━━━ Textausschnitt ━━━

Dreimal französisches Kino, wie es unterschiedlicher kaum sein könnte. Während »Eine ganz ruhige Kugel« gefällige Komödienkost bietet, wie sie spätestens seit den Sch’tis auch hierzulande bestens ankommt, orientiert sich »2 automnes 3 hivers« angenehm am Kino der Nouvelle Vague. »Jack und das Kuckucksuhrherz« schließlich verzaubert durch seine ganz eigene Animationskunst. Ein schöner Ausblick auf die 20. Französischen Filmtage, die vom 19. bis 26. November wieder beweisen werden, was Kino aus Frankreich kann. Vorfreudige Kinostunden mit der kreuzer-Filmwoche.

━━━

Aufgaben zum Text:
• A. In welchem Zeitraum finden laut dem Textausschnitt die 20. Französischen Filmtage statt?
• B. Schreiben Sie den Teil des Textausschnitts wortgetreu ab, der mit „Dreimal französisches Kino, wie“ beginnt und mit „mit der kreuzer-Filmwoche.“ endet.
Für die Bearbeitung werden die Datensätze nicht benötigt.

━━━ Vorliegende Datensätze ━━━

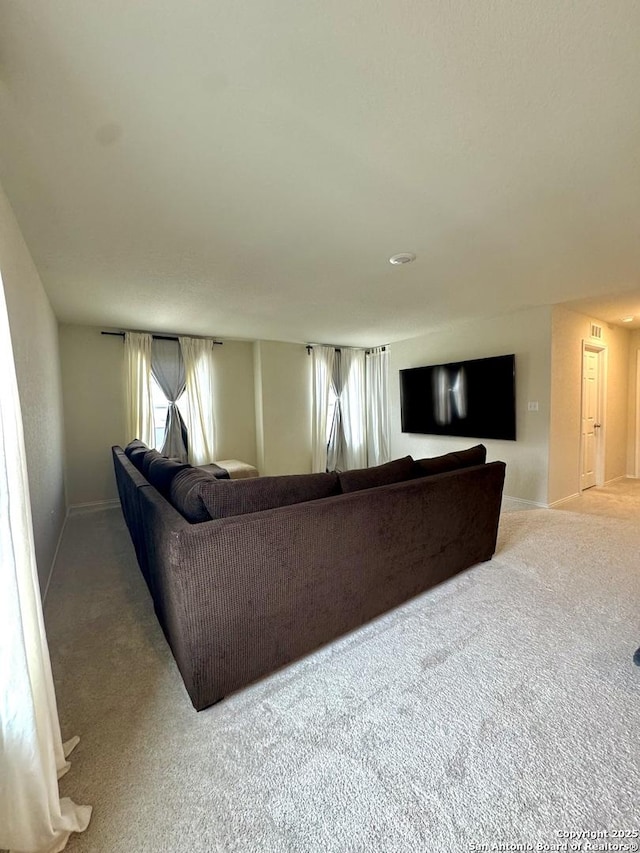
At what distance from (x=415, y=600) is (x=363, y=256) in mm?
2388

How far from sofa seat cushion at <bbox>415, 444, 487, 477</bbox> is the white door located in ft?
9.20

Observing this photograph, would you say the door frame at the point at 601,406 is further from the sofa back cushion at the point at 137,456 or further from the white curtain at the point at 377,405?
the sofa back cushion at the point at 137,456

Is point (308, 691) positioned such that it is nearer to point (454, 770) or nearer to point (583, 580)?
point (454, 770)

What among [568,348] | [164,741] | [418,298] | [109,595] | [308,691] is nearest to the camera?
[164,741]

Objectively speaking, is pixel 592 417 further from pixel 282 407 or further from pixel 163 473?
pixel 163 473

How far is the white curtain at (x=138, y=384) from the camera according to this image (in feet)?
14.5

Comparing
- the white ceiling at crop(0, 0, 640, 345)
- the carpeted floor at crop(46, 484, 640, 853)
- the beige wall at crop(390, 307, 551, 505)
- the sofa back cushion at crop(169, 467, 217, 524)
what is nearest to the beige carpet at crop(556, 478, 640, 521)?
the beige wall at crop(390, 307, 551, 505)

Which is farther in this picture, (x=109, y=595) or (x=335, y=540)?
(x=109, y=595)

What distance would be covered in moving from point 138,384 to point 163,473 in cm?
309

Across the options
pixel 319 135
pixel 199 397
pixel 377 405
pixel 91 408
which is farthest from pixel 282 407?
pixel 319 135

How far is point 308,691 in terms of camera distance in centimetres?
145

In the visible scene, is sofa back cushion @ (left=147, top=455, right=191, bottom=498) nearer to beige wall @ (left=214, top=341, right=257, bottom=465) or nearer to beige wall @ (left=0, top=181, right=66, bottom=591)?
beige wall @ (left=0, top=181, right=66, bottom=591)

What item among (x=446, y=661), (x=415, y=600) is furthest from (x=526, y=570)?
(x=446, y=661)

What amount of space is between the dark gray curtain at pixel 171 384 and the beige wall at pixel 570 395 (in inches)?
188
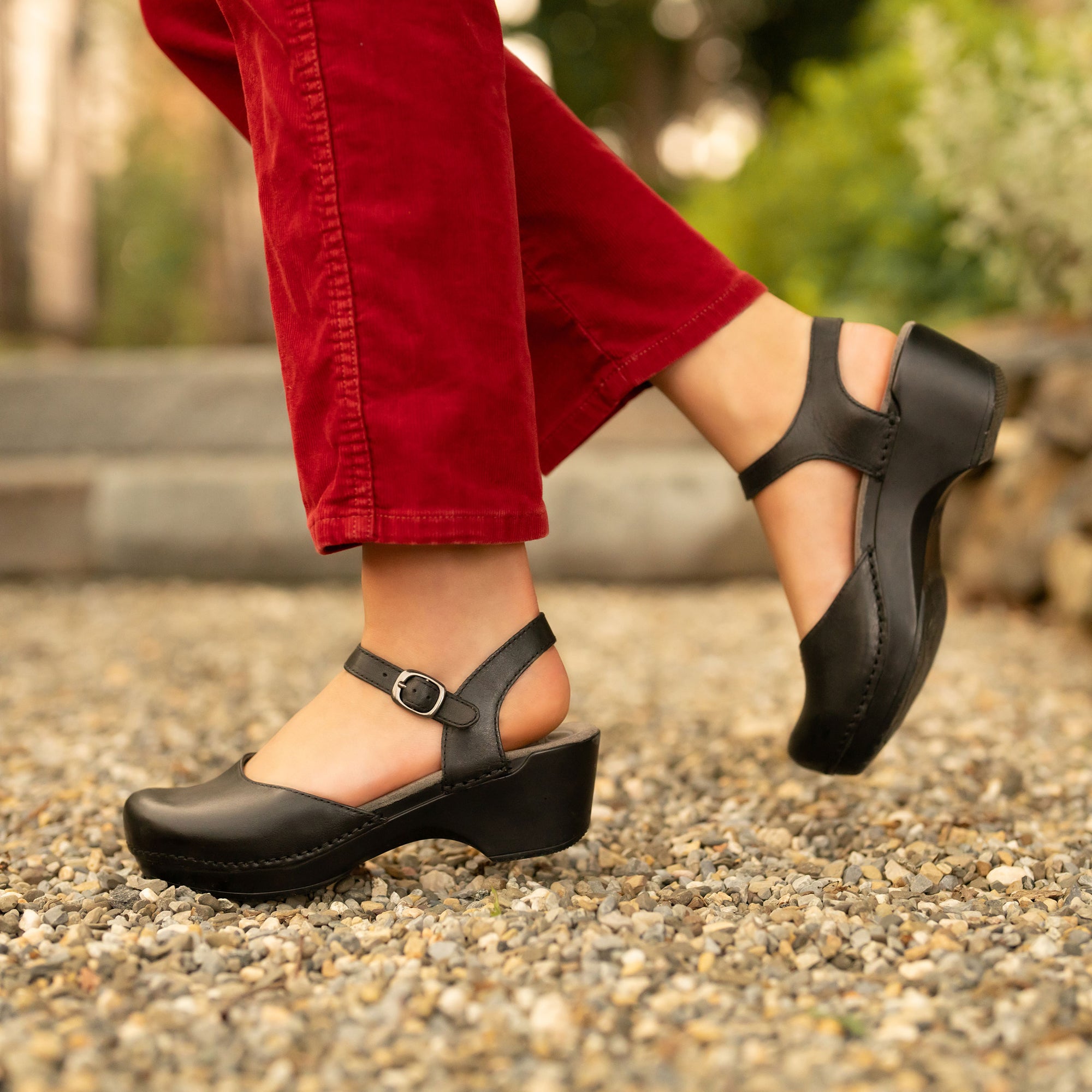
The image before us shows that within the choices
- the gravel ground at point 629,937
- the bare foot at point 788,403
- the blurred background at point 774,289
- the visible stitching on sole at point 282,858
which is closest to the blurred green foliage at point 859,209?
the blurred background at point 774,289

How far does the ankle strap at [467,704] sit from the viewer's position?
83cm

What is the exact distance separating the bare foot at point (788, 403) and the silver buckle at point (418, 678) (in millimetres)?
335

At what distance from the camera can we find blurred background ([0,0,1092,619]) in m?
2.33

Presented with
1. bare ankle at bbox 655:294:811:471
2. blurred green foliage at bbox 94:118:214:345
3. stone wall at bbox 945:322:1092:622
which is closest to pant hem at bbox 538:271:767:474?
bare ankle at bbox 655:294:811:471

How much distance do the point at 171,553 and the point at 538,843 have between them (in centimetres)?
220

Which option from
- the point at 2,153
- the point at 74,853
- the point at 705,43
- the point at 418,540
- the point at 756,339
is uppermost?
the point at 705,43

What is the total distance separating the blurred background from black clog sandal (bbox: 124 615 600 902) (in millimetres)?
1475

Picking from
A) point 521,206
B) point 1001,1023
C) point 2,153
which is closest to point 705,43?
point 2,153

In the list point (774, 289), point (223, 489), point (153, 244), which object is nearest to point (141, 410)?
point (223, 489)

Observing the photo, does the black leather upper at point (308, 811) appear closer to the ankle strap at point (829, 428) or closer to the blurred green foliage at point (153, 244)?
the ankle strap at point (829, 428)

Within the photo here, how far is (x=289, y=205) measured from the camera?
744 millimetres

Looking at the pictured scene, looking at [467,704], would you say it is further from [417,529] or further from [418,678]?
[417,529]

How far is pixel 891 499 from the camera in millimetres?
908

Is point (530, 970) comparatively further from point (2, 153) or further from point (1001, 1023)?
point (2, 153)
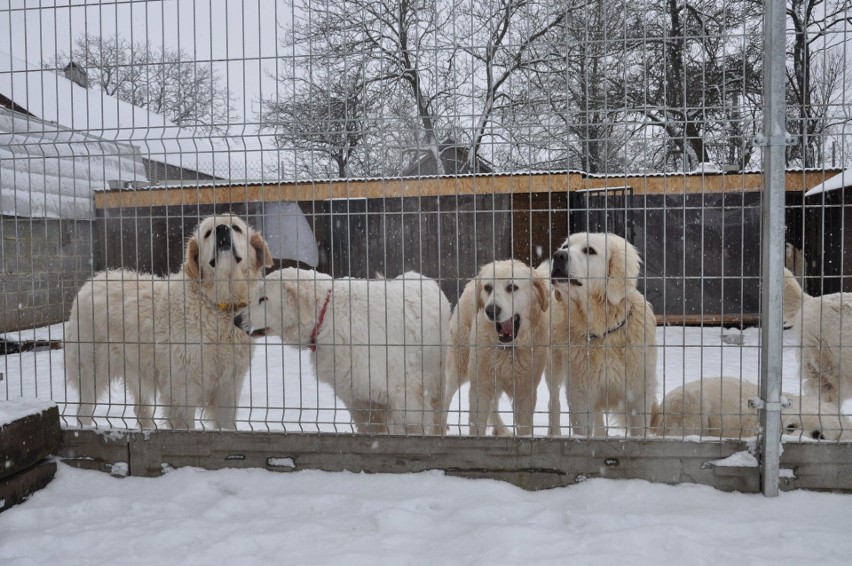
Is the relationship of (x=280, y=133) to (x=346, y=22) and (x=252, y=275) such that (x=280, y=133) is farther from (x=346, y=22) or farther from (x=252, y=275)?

━━━

Lösungsübersicht:
• A. Vom 19. bis 26. November.

• B.
Dreimal französisches Kino, wie es unterschiedlicher kaum sein könnte. Während »Eine ganz ruhige Kugel« gefällige Komödienkost bietet, wie sie spätestens seit den Sch’tis auch hierzulande bestens ankommt, orientiert sich »2 automnes 3 hivers« angenehm am Kino der Nouvelle Vague. »Jack und das Kuckucksuhrherz« schließlich verzaubert durch seine ganz eigene Animationskunst. Ein schöner Ausblick auf die 20. Französischen Filmtage, die vom 19. bis 26. November wieder beweisen werden, was Kino aus Frankreich kann. Vorfreudige Kinostunden mit der kreuzer-Filmwoche.